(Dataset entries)
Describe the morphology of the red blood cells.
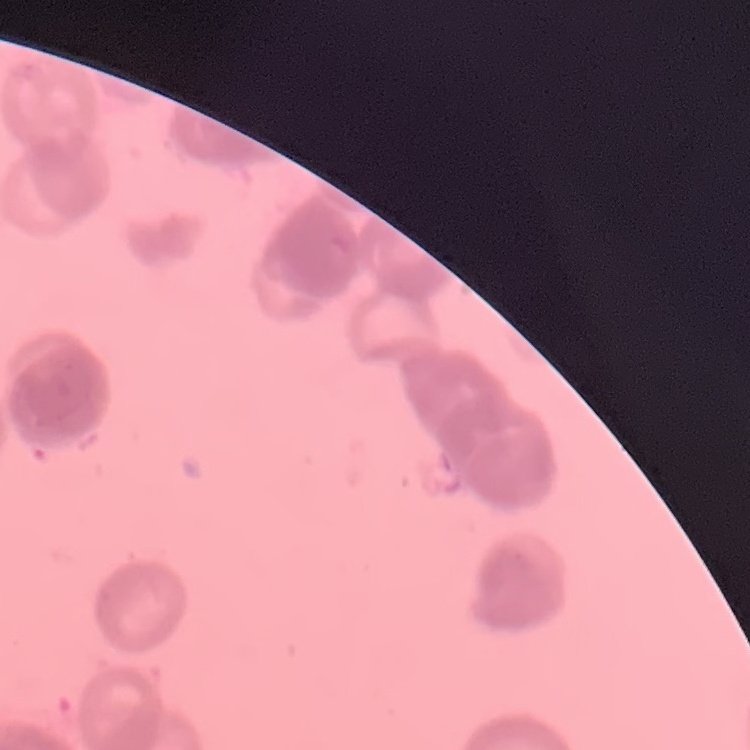
They show rouleaux formation.

image type = square crop of a larger photomicrograph
preparation = thin peripheral smear
stain = Field's or Giemsa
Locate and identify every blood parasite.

# WHAT IS REQUIRED
Starting from the line containing "They show rouleaux formation." and ending with the final line of the data, reproduce each line exactly as it appears, including no other lines.

# ANSWER TO THE EXERCISE
They show rouleaux formation.

image type = square crop of a larger photomicrograph
preparation = thin peripheral smear
stain = Field's or Giemsa
Locate and identify every blood parasite.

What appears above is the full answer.